Each line below is to be written out in full, exactly as shown.

• • • • •

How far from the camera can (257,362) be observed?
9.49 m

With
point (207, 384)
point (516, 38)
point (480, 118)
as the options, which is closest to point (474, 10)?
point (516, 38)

• • • • •

→ **Response to this task**
How far from the camera can (257,362) be observed?
9.49 m

With
point (207, 384)
point (516, 38)
point (480, 118)
as the options, which is closest to point (474, 10)?
point (516, 38)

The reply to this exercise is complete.